[Opening Given records section]

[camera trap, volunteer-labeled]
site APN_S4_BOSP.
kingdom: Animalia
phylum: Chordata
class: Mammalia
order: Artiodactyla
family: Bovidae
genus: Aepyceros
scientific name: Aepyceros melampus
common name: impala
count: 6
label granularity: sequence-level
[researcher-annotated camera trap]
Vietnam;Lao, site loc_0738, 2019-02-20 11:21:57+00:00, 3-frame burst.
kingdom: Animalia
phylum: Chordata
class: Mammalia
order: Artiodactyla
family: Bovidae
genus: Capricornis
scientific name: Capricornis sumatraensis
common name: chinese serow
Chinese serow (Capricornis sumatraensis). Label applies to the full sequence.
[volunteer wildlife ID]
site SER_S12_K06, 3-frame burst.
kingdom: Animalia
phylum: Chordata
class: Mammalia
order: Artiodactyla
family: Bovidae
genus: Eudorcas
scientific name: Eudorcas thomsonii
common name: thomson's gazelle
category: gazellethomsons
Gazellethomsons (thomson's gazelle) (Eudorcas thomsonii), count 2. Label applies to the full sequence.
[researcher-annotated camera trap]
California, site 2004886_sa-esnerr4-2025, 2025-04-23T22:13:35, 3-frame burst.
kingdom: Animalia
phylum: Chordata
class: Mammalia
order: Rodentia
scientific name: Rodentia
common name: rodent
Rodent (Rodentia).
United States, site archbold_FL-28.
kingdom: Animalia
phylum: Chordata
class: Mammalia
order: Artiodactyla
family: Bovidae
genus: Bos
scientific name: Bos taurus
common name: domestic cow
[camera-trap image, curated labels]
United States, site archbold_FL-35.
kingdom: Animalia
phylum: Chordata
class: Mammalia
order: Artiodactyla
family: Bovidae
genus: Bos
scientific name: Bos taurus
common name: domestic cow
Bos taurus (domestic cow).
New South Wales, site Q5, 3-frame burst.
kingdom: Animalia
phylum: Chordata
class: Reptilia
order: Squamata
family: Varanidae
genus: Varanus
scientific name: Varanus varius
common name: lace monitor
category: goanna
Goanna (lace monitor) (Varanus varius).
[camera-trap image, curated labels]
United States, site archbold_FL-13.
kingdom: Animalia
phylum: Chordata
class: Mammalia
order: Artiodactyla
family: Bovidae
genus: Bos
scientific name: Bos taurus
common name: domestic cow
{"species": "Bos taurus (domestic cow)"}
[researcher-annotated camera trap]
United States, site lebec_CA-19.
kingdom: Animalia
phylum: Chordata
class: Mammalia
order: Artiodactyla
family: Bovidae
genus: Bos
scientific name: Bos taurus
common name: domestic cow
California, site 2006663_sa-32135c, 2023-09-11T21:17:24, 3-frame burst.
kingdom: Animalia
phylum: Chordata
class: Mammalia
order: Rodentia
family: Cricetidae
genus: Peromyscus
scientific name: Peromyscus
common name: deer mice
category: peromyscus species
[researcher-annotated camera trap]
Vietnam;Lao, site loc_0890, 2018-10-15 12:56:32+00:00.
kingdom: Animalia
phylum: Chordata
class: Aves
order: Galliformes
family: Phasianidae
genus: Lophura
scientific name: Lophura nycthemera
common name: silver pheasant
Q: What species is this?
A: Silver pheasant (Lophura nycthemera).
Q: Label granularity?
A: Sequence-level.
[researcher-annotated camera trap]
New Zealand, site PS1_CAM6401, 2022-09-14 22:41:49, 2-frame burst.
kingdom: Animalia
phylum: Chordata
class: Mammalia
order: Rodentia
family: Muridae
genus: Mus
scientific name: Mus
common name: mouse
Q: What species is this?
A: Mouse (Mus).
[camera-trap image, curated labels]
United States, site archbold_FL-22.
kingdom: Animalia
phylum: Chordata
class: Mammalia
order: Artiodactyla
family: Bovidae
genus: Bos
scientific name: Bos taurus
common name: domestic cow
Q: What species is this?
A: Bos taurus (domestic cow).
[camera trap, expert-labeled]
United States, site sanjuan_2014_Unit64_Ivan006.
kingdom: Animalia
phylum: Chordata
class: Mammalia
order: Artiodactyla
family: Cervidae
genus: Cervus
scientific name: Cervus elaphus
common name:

[Closing Given records section]

→ **Work order**:
Lines holding the word "frame" in the entries above are the ones to pull out. Copy them all.

→ **Result**:
Vietnam;Lao, site loc_0738, 2019-02-20 11:21:57+00:00, 3-frame burst.
site SER_S12_K06, 3-frame burst.
California, site 2004886_sa-esnerr4-2025, 2025-04-23T22:13:35, 3-frame burst.
New South Wales, site Q5, 3-frame burst.
California, site 2006663_sa-32135c, 2023-09-11T21:17:24, 3-frame burst.
New Zealand, site PS1_CAM6401, 2022-09-14 22:41:49, 2-frame burst.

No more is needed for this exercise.